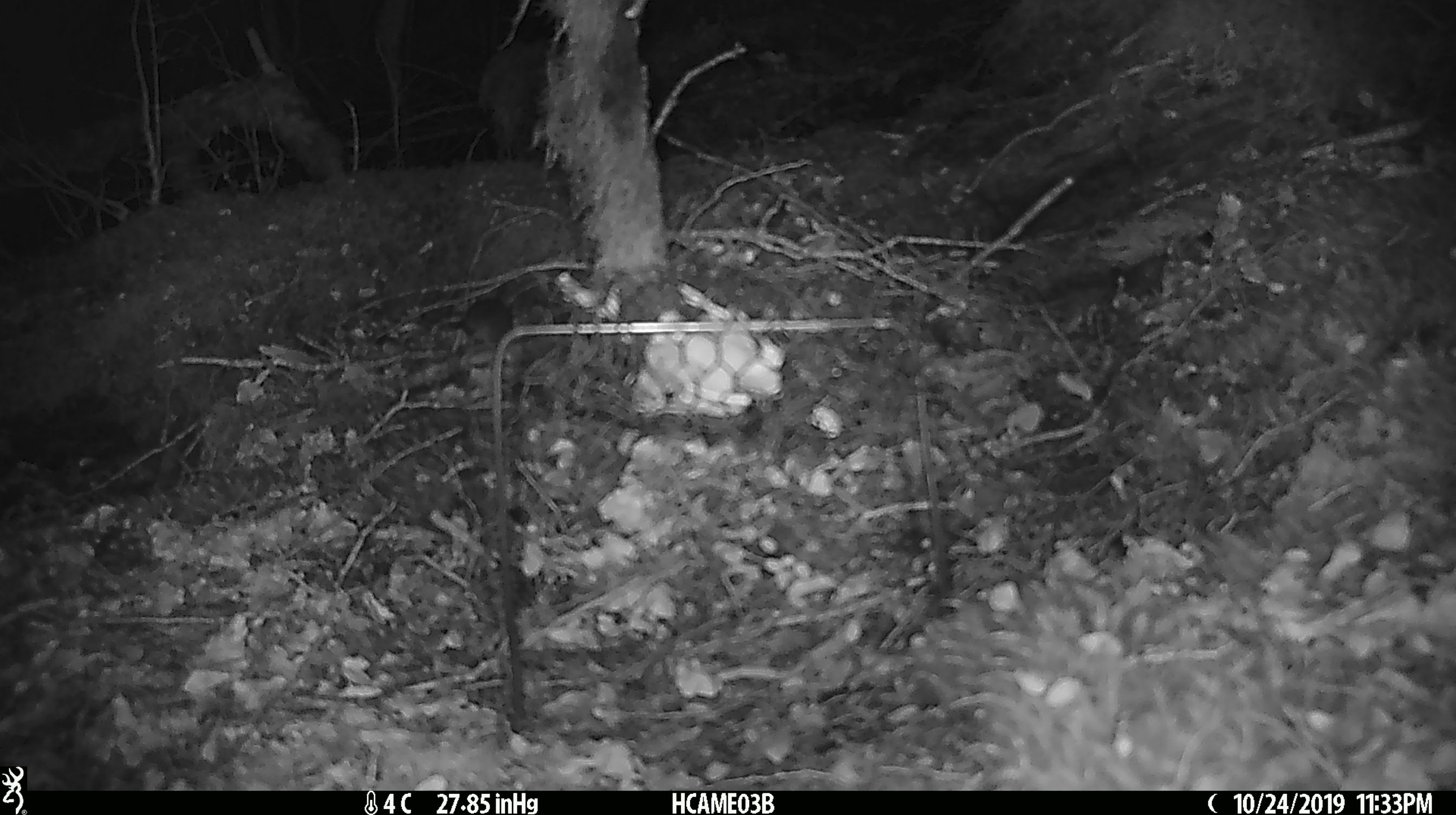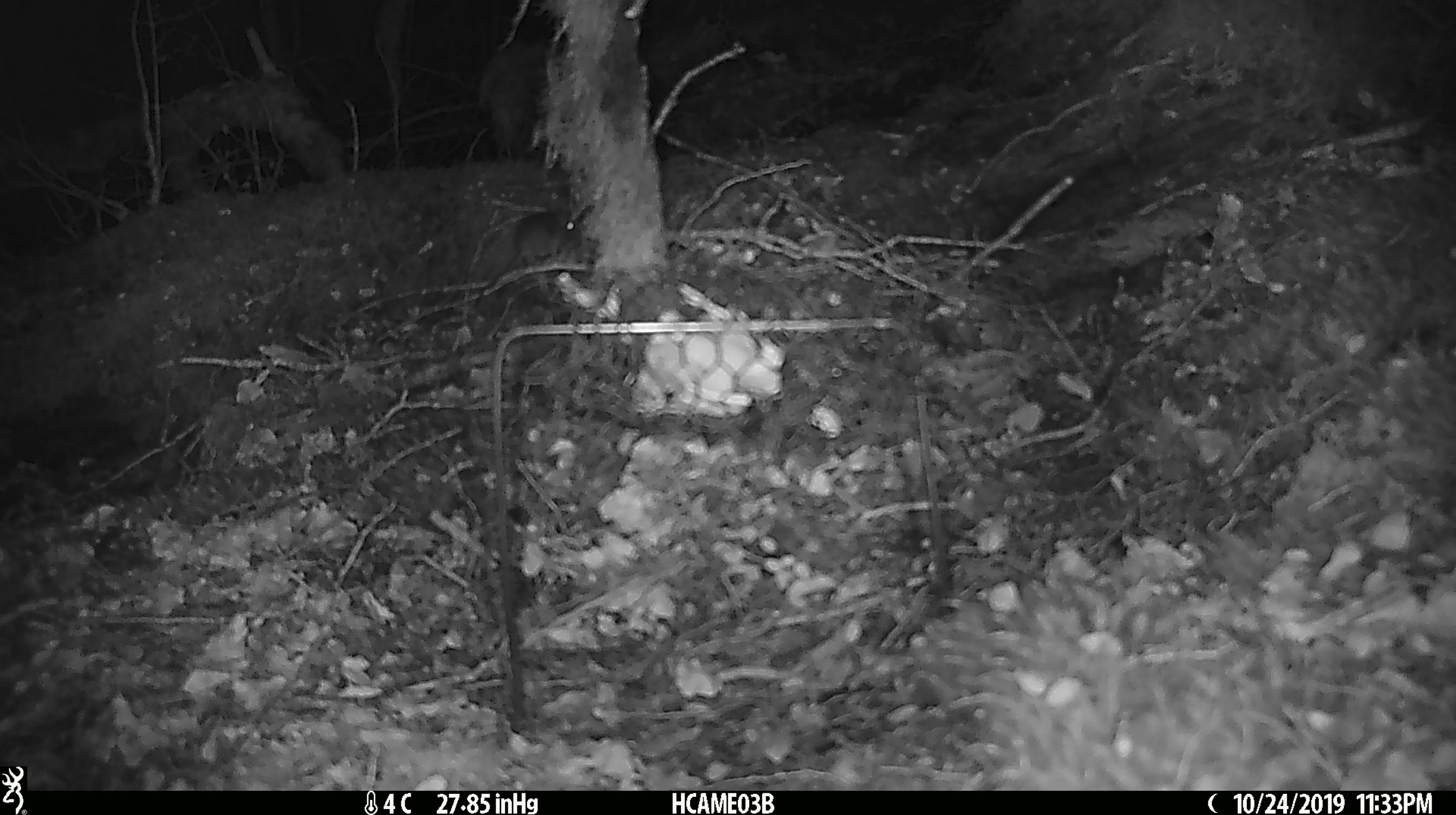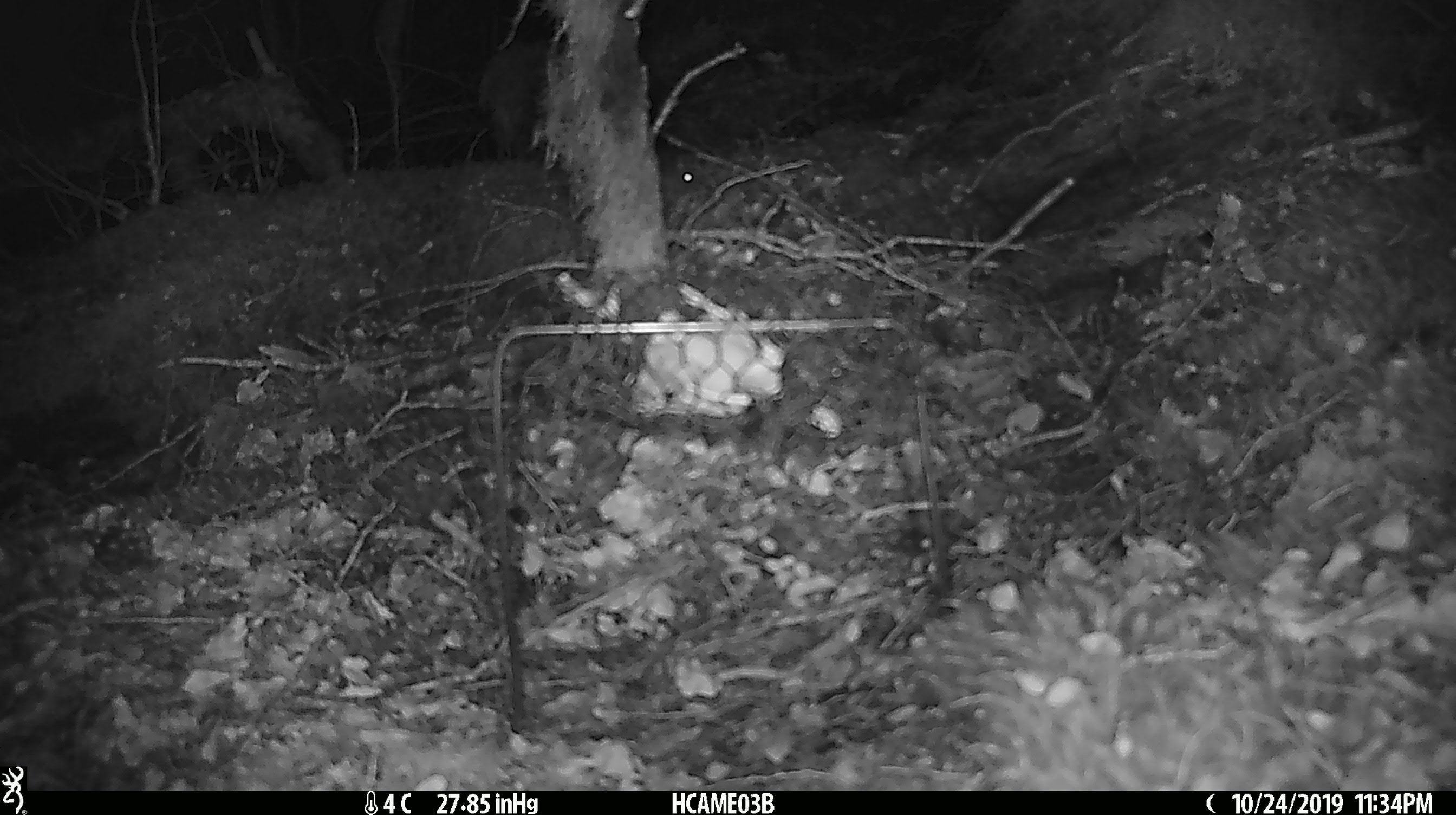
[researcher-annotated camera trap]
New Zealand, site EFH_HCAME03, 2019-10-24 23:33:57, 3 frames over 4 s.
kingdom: Animalia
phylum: Chordata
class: Mammalia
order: Rodentia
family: Muridae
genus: Mus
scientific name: Mus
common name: mouse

YOUR OBJECTIVE » Copy exactly the lines that run from the one with "order: Rodentia" to the last line of the material, including both.

RESPONSE BELOW »
order: Rodentia
family: Muridae
genus: Mus
scientific name: Mus
common name: mouse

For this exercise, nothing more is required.